On July 1, 2017, we made hypothetical investments of $1m in each of the three robo-advisors featured below. The results in today’s article show what that $1m is now worth. Return results will be published monthly until August 2018.
Three portfolios for each robo-advisor are presented: cautious, balanced and aggressive.
The purpose is to highlight the practical angle – how robo-advisors allocate and how they perform over the long-term, particularly when there is a downturn.
Note that the robo-advisors operate in different markets and offer different products. In FSA‘s presentation, they are not competing against each other, but against their own benchmarks.
FSA Robo-Advisor Showcase
Performance on 1 April 2018
Algebra is a robo-advisor offered by Malaysia-based Farringdon Group. It was launched in July 2017. It offers sharia-compliant and conventional portfolios. FSA features three non-sharia portfolios.
The basis of Algebra’s portfolios is a smart-beta stock-picking strategy developed by Singapore-based Farringdon Asset Management. The portfolio consists of around 50 US stocks from the S&P 500 universe. They are selected based on the analysis of portfolios of ten highly rated active US equity fund managers. From each manager the algorithm chooses five stocks in which their fund is overweight, to include in the Algebra portfolio. The three model portfolios presented here contain a different allocation of fixed income to manage the risk profile. The annual fee is 0.85%.
Based on a stock-picking strategy, Algebra’s portfolios have so far experienced a higher volatility than their benchmarks, outperforming them when the markets were up in the second half of 2017, and underperforming when they were down in the last two months. In March the conservative portfolio posted a 3.5% loss, the balanced portfolio a 4.4% loss and the aggressive portfolio a 5.3% loss.
Beijing-based Creditease Wealth Management launched Toumi RA, its robo-advisory platform, in May 2016. It is currently offered to investors in mainland China. It offers offshore US dollar-denominated portfolios of global ETFs, holding equity and bond ETFs as well as gold and real estate. It has nine levels of risk for investors to choose from. FSA features three portfolios with the risk levels: 2 – second lowest, 5 – moderate and 8 – second highest. Creditease does not charge fees.
Toumi RA’s portfolios target a specific level of volatility. The asset allocation is adjusted if the volatility deviates from the target. In March, the cautious and balanced portfolios added to their alternatives allocation by reducing equity and fixed income. The conservative portfolio, in particular, increased its alternatives allocation to 19% from 15%, and the balanced one to 18% from 15%. The alternatives include gold, real estate and a US dollar index ETF. The asset allocation of the aggressive portfolio has remained unchanged since August 2017.
The Morningstar Conservative Target Risk Index posted a 0.1% gain in March, while the moderate and aggressive indices posted losses of -0.6% and -1.3%, respectively. Toumi RA’s portfolios remained essentially flat, with monthly changes less than 0.1%.
In business since 2008, Marketriders is offered by the US-based brokerage Sogotrade.
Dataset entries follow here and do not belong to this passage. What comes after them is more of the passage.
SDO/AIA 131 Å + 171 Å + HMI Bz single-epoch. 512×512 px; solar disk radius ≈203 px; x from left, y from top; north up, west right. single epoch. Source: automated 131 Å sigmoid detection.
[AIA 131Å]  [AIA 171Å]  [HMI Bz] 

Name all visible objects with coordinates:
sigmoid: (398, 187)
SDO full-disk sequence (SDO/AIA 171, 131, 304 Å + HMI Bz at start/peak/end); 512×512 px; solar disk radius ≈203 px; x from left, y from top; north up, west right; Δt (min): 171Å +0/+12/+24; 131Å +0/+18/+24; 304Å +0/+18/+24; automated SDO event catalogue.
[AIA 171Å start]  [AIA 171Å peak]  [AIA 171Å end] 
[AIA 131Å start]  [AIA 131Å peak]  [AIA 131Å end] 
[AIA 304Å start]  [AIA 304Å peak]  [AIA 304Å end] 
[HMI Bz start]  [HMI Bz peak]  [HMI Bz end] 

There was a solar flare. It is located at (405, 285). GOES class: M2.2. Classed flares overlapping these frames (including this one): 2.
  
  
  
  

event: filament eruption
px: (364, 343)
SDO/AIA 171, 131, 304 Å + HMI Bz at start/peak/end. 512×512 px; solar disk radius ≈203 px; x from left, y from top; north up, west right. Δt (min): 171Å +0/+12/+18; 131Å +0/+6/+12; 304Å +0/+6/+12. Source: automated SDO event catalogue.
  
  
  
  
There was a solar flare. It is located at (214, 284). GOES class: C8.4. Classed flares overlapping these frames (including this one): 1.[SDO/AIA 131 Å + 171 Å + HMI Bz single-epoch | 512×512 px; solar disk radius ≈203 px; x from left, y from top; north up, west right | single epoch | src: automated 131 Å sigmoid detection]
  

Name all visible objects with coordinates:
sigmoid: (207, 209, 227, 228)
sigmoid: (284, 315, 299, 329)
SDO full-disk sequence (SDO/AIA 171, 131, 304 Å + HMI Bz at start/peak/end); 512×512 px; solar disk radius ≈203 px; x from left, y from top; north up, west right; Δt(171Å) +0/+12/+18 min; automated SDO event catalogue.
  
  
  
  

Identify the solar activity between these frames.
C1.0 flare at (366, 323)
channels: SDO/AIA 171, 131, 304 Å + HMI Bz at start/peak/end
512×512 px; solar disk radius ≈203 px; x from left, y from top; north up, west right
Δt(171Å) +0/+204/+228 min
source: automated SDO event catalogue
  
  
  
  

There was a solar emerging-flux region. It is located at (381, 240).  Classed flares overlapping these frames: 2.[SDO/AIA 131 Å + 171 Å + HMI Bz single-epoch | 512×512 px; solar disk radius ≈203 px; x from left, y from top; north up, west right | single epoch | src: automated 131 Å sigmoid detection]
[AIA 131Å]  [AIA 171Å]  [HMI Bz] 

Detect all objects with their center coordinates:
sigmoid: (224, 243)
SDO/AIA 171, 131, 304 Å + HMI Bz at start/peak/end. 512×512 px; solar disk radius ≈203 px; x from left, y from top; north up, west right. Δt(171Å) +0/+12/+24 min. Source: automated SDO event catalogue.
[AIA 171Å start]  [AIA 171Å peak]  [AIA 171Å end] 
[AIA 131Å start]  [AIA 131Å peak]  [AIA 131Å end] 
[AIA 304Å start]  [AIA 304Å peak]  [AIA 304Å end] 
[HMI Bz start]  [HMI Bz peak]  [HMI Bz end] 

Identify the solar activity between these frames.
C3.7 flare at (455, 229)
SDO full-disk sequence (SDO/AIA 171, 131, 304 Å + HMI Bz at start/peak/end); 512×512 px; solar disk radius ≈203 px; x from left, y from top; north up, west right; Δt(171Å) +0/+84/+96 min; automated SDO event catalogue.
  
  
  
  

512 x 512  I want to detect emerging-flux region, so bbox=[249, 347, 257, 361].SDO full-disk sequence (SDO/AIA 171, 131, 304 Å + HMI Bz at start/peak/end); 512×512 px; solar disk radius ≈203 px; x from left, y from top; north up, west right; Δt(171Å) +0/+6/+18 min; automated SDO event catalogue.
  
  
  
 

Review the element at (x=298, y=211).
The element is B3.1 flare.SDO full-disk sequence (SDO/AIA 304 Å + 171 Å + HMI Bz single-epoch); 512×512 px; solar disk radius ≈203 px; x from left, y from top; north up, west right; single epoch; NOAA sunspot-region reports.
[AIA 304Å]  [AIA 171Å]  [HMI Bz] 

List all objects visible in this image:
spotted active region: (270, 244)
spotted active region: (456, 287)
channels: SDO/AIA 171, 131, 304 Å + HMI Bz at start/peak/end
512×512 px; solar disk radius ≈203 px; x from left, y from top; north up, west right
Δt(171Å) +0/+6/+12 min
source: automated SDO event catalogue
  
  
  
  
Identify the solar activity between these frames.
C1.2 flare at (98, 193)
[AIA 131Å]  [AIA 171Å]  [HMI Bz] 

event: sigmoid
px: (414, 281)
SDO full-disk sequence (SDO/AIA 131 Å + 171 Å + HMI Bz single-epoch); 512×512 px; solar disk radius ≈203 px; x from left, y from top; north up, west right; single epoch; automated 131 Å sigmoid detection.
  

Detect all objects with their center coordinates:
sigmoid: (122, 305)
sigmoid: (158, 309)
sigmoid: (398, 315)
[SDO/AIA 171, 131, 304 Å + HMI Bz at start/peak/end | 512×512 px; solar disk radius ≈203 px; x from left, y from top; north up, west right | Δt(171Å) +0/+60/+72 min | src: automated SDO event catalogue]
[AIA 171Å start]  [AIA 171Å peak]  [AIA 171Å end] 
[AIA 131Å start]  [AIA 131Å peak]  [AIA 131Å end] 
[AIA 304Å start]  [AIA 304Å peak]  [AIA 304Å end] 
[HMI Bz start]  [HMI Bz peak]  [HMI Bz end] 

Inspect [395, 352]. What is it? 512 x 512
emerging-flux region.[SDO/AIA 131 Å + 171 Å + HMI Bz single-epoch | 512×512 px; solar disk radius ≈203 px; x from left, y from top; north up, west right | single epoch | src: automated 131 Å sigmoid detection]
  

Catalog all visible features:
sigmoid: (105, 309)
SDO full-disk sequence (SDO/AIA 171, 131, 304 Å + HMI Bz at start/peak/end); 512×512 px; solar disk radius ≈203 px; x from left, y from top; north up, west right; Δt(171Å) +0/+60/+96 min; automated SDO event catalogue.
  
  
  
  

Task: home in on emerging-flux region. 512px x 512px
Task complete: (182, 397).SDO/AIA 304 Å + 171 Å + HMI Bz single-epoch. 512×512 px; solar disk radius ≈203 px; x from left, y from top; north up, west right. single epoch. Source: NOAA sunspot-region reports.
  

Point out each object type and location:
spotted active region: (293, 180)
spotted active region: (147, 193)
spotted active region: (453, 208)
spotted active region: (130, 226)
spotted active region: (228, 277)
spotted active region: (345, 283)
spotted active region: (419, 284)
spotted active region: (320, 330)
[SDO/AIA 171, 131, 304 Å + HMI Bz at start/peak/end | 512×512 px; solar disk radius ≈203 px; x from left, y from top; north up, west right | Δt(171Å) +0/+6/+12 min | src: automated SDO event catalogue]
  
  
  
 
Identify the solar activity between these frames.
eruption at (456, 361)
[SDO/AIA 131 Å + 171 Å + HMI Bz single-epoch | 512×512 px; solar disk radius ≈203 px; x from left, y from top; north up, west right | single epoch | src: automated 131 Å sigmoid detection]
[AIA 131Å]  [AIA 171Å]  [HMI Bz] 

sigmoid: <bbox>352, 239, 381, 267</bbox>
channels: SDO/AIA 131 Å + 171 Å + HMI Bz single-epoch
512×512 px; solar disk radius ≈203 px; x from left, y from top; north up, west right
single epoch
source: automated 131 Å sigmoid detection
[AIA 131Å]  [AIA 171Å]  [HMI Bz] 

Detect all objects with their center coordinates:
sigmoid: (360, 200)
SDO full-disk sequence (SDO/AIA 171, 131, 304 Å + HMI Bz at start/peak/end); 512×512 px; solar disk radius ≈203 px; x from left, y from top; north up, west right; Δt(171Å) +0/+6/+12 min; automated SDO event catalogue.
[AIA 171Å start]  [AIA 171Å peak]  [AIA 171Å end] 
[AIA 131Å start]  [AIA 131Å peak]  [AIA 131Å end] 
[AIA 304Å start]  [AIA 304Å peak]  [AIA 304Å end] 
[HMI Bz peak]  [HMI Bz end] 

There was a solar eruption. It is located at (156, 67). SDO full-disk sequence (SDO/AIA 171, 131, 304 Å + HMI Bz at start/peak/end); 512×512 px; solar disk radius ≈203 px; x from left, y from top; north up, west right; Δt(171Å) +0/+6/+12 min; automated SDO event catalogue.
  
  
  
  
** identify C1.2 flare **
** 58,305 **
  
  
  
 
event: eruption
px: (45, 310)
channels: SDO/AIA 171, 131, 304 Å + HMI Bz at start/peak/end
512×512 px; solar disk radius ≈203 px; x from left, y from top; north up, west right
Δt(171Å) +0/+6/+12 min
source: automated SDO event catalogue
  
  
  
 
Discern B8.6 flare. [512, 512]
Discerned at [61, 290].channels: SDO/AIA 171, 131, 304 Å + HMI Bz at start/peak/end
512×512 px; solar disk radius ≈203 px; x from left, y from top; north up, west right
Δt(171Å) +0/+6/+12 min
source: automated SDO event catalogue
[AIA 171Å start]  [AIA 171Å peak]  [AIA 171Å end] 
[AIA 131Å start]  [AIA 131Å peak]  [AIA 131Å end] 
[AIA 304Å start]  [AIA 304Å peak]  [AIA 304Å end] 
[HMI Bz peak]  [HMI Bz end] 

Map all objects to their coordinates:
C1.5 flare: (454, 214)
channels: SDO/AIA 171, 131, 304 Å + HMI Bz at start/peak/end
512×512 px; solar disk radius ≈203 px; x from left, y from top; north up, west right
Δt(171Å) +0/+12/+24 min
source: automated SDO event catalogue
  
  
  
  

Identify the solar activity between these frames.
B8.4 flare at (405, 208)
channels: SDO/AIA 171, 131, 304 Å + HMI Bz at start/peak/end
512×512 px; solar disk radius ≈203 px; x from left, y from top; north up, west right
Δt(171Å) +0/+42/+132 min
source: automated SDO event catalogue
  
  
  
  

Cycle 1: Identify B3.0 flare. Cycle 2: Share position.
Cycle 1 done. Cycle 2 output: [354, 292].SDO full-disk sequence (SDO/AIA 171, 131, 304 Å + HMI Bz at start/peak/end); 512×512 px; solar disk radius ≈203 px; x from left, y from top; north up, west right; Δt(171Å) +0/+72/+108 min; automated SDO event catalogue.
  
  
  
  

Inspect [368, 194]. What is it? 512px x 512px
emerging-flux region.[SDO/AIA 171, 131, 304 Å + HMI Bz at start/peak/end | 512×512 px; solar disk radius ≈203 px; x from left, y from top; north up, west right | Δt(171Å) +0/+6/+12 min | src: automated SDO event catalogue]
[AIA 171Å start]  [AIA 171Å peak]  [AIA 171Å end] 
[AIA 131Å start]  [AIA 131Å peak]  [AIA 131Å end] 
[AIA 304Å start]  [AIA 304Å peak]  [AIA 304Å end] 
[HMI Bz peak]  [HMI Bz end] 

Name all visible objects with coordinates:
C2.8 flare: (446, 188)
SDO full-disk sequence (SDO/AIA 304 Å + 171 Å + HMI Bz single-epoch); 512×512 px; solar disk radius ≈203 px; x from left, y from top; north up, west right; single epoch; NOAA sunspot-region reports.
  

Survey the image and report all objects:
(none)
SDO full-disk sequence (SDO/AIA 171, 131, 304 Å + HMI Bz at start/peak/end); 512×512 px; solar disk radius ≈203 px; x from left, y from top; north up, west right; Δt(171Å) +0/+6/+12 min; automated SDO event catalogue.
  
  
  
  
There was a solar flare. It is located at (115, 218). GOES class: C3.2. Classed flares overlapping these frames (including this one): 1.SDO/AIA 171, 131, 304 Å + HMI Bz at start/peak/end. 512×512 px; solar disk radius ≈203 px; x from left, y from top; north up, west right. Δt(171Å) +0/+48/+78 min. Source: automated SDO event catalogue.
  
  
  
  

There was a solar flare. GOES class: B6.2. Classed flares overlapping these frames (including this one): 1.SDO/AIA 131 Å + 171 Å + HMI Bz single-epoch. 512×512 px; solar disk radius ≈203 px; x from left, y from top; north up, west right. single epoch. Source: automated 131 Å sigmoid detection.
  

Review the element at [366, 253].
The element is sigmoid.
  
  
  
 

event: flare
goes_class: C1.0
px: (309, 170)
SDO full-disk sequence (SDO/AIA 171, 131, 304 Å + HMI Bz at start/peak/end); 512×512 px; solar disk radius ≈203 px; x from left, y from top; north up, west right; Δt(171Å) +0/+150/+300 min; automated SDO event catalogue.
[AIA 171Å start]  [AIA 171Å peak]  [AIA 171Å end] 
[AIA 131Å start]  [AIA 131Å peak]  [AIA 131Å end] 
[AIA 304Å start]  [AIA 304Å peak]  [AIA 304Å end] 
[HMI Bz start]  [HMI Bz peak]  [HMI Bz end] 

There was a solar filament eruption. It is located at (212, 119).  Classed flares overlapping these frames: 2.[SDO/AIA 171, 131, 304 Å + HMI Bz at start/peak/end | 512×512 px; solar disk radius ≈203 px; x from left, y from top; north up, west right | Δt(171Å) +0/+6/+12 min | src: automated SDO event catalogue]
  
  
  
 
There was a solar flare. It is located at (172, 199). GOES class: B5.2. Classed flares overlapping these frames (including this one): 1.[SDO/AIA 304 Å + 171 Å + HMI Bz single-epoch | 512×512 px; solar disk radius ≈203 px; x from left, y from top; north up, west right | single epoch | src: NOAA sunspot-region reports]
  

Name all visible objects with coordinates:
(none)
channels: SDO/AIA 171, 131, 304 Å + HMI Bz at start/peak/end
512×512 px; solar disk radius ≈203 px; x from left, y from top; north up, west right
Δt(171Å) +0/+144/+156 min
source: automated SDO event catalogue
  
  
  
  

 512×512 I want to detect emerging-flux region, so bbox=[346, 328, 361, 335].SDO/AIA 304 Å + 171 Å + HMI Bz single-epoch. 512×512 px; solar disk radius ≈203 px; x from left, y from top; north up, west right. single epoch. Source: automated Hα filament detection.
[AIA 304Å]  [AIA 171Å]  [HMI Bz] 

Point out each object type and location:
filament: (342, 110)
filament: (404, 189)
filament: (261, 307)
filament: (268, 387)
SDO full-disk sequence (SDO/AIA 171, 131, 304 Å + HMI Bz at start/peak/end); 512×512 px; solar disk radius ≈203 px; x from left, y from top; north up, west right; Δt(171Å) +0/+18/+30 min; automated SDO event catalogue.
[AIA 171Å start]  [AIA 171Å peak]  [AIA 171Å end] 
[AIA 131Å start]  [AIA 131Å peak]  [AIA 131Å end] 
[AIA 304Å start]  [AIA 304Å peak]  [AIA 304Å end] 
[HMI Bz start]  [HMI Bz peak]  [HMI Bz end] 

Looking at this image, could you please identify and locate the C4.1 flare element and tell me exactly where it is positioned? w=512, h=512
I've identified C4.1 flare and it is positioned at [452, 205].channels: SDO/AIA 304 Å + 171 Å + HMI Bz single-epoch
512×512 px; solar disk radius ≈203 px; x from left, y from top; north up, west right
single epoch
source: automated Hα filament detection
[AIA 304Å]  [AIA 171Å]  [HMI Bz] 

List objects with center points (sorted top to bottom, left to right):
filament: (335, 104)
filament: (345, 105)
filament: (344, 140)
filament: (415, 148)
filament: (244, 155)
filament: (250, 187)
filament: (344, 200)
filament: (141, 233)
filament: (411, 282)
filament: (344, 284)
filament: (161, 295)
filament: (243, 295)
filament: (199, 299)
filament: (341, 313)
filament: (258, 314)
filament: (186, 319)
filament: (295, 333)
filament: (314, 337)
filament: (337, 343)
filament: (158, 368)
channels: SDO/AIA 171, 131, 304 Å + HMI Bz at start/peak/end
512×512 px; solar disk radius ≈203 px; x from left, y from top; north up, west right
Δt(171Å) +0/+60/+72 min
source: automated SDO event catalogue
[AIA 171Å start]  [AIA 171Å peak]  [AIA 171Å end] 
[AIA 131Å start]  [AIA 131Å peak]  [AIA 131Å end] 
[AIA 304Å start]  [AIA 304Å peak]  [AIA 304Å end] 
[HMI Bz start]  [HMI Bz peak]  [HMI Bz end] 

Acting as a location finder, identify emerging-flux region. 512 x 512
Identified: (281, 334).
It was re-launched in March 2017 as a full service robo-advisory service targeting US and Asian clients. Sogotrade has offices in China, Hong Kong and Taiwan. It offers US-based accounts, and its model portfolios consist of US-based ETFs. Marketriders charges the advisory management fee of 0.265% per year and no transaction fees.
On 1 March, FSA‘s hypothetical investments at Marketriders were switched to the new low-volatility multi-factor portfolios which the firm is rolling out to its clients. The new portfolios target higher returns per unit of risk by incorporating value and low-volatility ETFs.
As a result, the asset allocations have changed slightly. The cautious portfolio now holds only 20% in equities, down from 24%, while the allocation to alternatives (real estate) grew to 5% from 2%. The balanced portfolio now holds 53% in equities, up from 51%; a lower allocation to alternatives makes up the difference. The aggressive portfolio has shifted around 5% of assets from alternatives to fixed income.
All three portfolios posted positive results in March, outperforming their respective benchmarks. The cautious portfolio gained 0.45%, the balanced, 0.61% and the aggressive, 0.67%.